The unicorn stood, a few inches from the ground, visible only to one, fixing her first with this lambent eye, then with that. The unicorn, of course, did not speak. It had no speech. But lowering its neck, it set the tip of its horn, like a silver pin, to the old woman's forehead.
There is no death. Beyond life, is life. Whatever suffering and whatever disappointment, whatever joy, whatever bewilderment, there is more time than can be measured to learn, and to be comforted. Blindly to demand, meekly to consent, inwardly to know, these are the stages of existence. But beyond all knowledge is another, unknown knowledge. And beyond that unknown knowledge, another. Progression is endless. And to be alone is the only truth and the only falsehood.
The unicorn vanished on this occasion like a melting of spring snow. The old woman noted it, and she smiled. She walked firmly after the bier, crying still somewhat, from habit.

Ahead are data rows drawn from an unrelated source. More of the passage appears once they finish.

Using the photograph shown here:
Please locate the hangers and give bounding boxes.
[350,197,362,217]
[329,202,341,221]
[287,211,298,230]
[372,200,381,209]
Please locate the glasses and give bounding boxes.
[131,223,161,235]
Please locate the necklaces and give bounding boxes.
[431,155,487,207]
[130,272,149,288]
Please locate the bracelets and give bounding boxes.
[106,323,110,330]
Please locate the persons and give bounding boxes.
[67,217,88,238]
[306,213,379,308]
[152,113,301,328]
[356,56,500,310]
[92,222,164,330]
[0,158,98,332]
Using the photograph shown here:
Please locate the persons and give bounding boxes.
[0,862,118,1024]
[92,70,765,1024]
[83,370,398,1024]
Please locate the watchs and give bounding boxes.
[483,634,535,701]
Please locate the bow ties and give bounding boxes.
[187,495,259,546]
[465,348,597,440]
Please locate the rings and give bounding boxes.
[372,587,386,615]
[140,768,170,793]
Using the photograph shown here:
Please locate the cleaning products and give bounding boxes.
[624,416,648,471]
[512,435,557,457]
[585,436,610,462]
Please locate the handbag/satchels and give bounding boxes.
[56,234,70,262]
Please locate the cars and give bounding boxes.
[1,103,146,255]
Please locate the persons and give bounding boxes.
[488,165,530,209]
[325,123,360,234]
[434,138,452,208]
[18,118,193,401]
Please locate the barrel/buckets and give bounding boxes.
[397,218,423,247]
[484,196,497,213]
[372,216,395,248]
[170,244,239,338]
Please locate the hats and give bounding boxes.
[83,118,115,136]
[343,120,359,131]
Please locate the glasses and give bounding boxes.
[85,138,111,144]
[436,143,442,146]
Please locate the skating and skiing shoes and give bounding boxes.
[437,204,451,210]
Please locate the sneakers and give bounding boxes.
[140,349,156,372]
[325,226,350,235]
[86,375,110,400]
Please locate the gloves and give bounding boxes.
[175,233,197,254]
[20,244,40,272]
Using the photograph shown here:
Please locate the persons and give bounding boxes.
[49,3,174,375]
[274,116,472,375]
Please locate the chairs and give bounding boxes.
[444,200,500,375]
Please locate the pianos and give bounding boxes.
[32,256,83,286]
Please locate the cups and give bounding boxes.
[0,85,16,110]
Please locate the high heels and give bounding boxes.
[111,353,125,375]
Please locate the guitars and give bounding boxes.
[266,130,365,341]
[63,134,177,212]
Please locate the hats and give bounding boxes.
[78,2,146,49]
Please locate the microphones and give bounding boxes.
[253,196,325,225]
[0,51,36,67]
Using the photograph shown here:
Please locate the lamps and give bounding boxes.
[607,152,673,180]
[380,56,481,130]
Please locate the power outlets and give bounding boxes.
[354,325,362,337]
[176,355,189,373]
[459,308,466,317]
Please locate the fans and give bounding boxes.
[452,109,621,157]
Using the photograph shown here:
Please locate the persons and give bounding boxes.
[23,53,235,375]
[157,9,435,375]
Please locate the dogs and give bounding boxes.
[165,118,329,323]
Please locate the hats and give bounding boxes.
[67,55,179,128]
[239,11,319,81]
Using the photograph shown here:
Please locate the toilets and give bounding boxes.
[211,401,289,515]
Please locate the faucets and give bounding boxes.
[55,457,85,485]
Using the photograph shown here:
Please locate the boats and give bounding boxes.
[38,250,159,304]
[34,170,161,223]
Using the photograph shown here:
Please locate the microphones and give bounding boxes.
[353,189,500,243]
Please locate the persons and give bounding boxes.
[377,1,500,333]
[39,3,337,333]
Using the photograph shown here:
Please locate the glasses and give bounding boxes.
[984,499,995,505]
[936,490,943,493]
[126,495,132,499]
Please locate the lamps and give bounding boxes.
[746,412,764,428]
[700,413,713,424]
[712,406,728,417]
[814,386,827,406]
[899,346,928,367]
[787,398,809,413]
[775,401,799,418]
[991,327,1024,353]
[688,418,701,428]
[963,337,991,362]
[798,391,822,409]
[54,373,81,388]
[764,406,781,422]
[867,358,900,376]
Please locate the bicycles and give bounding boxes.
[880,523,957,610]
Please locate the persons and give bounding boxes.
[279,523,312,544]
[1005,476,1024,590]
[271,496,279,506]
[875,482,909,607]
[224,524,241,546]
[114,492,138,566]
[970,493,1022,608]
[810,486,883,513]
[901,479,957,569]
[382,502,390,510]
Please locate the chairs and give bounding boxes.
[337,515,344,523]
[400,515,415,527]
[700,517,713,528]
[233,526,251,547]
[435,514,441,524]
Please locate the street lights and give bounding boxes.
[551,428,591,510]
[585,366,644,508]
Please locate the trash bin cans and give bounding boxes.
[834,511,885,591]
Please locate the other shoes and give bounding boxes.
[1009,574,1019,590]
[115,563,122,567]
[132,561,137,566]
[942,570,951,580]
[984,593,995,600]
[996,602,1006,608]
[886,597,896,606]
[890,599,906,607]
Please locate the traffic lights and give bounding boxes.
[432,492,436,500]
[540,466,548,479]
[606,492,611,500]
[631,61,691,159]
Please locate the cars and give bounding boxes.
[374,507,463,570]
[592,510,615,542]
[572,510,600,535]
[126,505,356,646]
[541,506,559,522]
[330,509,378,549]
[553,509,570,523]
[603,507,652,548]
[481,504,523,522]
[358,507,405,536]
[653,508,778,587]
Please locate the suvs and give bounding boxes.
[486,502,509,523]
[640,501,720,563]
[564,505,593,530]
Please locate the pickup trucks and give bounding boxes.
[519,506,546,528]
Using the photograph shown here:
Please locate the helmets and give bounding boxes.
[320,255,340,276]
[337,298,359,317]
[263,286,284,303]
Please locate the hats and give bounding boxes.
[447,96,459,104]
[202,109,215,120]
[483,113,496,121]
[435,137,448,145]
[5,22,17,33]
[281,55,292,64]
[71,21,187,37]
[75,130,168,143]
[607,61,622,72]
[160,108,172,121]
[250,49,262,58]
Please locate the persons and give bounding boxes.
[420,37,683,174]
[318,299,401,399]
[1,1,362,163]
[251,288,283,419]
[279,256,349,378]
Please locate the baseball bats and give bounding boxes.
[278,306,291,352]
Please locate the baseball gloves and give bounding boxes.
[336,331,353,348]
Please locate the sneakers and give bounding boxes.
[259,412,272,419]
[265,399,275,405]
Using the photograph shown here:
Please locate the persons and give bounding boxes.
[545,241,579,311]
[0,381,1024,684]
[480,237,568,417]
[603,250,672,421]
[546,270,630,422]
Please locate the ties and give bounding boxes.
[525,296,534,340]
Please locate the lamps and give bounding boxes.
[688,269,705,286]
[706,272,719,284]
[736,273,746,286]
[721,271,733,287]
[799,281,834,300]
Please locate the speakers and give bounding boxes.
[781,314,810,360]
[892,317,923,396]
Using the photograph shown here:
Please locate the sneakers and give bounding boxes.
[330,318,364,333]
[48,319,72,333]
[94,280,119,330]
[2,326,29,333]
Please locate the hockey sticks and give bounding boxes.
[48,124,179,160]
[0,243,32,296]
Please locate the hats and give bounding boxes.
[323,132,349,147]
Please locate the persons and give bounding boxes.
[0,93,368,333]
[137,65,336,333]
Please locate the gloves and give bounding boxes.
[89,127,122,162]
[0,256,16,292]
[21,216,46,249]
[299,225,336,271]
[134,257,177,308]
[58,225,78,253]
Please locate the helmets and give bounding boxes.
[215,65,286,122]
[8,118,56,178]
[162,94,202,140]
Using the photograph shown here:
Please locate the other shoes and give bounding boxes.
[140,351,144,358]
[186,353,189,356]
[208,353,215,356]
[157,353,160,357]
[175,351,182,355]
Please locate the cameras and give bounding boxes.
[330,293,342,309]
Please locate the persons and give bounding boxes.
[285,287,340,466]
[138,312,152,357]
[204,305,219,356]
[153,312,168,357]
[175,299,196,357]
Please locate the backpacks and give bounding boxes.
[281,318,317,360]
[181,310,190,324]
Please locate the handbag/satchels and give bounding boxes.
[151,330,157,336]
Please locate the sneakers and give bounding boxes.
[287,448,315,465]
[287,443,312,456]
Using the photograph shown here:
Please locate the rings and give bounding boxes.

She was to live to a great age. One evening in the future, she would tell her daughter—then rocking her own child in the firelight—"On the day of your father's burying, I saw the Christ. He wore the shape of a white unicorn. He promised life everlasting."
But that was far away, and now the unicorn ran, like the wind, and as it ran it left humanity behind itself for ever. It dissolved and was a burning light.
The light asked nothing of itself, it was content to blaze, which also, surely, was another truth.
The being of Lasephun was presently transmuted, passing into some further, extraordinary stage, the name of which creature is unknown, here.